- [Fragmento para leer]
>>

Ginebra tiene un clima templado, con inviernos relativamente fríos y veranos muy agradables. Los ginebrinos no dudan en atribuirle dos caras a su ciudad: en invierno, cuando soplan los vientos fríos y el cielo permanece nublado porque las montañas bloquean las nubes, las calles parecen grises y desiertas, y los lugareños, esquivos; en cambio, en cuanto vuelve el buen tiempo, toman por asalto terrazas y parques, mientras proliferan los conciertos y las proyecciones de cine al aire libre.
De Rive a la orilla izquierda de Ginebra
Seguimos el paseo a través del barrio de Les Eaux-Vives, rumbo al de Rond-Point de-Rive. Se puede seguir la calle de Les Eaux-Vives, una de las arterias más importantes, y vagabundear mirando escaparates, o se puede optar por las callejuelas, no menos bulliciosas. Aquí abundan los restaurantes y los bares de moda. La calle de Henri-Blavet, concretamente, suele estar abarrotada de gente por las noches.
Este barrio popular tan agradable de Les Eaux-Vives es donde se instala Lev Levovitch, uno de los protagonistas de mi última novela, El enigma de la habitación 622, cuando se muda a Ginebra. También es el barrio donde vive Arma, la asistenta de Macaire y Anastasia Ebezner.
Rive fue en otros tiempos una de las puertas de la ciudad, construida en un terreno desecado del Lemán. En la actualidad es una glorieta importante de Ginebra y una zona de paso muy transitada. Allí se encuentra la Halle de Rive, el mercado cubierto de la ciudad, además del Café Léo y el Roberto, dos restaurantes que son toda una institución. Desde Rive, continuamos el paseo por el bulevar de Émile-Jacques Dalcroze hasta el cruce con la calle Théodore-de-Bèze, que nos lleva hasta lo alto de la colina del casco antiguo. Este itinerario nos permite pasar por delante del Collège Calvin, que además de ser un instituto público de Ginebra es el centro educativo más antiguo de la ciudad, fundado en 1559 por Juan Calvino, uno de los padres de la reforma protestante.
La calle Théodore-de-Bèze enlaza con el paseo de Saint-Antoine, que marca la separación entre el casco antiguo y el barrio de Les Tranchées. Antes de entrar en el corazón histórico de Ginebra, vamos a recorrer brevemente el barrio de Les Tranchées, que hasta el siglo xix era una de las zanjas defensivas de la ciudad vieja. En la actualidad es uno de esos bonitos barrios de la margen izquierda, donde abundan los elegantes hotelitos particulares y que preside la iglesia rusa de Ginebra, con sus cúpulas cubiertas de pan de oro. En este barrio se encuentra el Museo de Arte e Historia, cuyas colecciones (en particular la de pintura suiza) justifican dar este rodeo.

<<

Un bloque de datos:
>>

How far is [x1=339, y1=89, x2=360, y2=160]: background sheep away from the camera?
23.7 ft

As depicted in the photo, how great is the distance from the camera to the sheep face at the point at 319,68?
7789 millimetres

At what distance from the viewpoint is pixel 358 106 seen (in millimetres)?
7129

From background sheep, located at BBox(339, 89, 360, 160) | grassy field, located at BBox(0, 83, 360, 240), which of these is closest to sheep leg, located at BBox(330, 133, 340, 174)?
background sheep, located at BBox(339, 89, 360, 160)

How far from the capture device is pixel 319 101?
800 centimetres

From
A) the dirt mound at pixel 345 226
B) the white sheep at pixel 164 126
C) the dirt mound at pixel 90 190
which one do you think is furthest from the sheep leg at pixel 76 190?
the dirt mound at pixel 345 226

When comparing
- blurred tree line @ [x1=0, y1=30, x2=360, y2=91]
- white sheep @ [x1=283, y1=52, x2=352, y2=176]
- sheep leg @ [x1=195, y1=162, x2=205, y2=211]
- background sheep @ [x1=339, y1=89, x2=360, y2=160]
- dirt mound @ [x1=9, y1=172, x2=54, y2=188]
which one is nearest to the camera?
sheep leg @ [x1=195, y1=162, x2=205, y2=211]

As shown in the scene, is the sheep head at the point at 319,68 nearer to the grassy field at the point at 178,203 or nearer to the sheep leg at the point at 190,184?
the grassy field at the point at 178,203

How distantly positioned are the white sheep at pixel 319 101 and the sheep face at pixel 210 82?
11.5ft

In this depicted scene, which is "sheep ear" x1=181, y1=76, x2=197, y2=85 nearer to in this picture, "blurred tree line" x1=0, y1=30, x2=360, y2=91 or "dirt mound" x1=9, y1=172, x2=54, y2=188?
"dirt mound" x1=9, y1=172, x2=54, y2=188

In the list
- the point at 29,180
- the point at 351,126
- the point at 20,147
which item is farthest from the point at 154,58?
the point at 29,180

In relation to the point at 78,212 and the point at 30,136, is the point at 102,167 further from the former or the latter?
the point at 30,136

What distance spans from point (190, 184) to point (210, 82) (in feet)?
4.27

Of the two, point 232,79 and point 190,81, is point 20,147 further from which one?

<<

- [Tus tareas]
**a.** Resume en forma de lista el párrafo del texto sobre Ginebra que empieza por «Seguimos el paseo» y conserva sus datos principales.
**b.** Repite sin cambios las líneas del listado desde su comienzo hasta la línea que contiene «800 centimetres», ambas incluidas.
El texto sobre Ginebra y el listado son materiales independientes entre sí.

- [Respuestas del ejercicio]
**a.**
- El paseo continúa por el barrio de Les Eaux-Vives, rumbo al de Rond-Point de-Rive.
- Se puede ir por la calle de Les Eaux-Vives, una de las arterias más importantes, mirando escaparates, o por las callejuelas, igual de bulliciosas.
- En la zona abundan los restaurantes y los bares de moda.
- La calle de Henri-Blavet suele estar abarrotada de gente por las noches.

**b.**
How far is [x1=339, y1=89, x2=360, y2=160]: background sheep away from the camera?
23.7 ft

As depicted in the photo, how great is the distance from the camera to the sheep face at the point at 319,68?
7789 millimetres

At what distance from the viewpoint is pixel 358 106 seen (in millimetres)?
7129

From background sheep, located at BBox(339, 89, 360, 160) | grassy field, located at BBox(0, 83, 360, 240), which of these is closest to sheep leg, located at BBox(330, 133, 340, 174)?
background sheep, located at BBox(339, 89, 360, 160)

How far from the capture device is pixel 319 101?
800 centimetres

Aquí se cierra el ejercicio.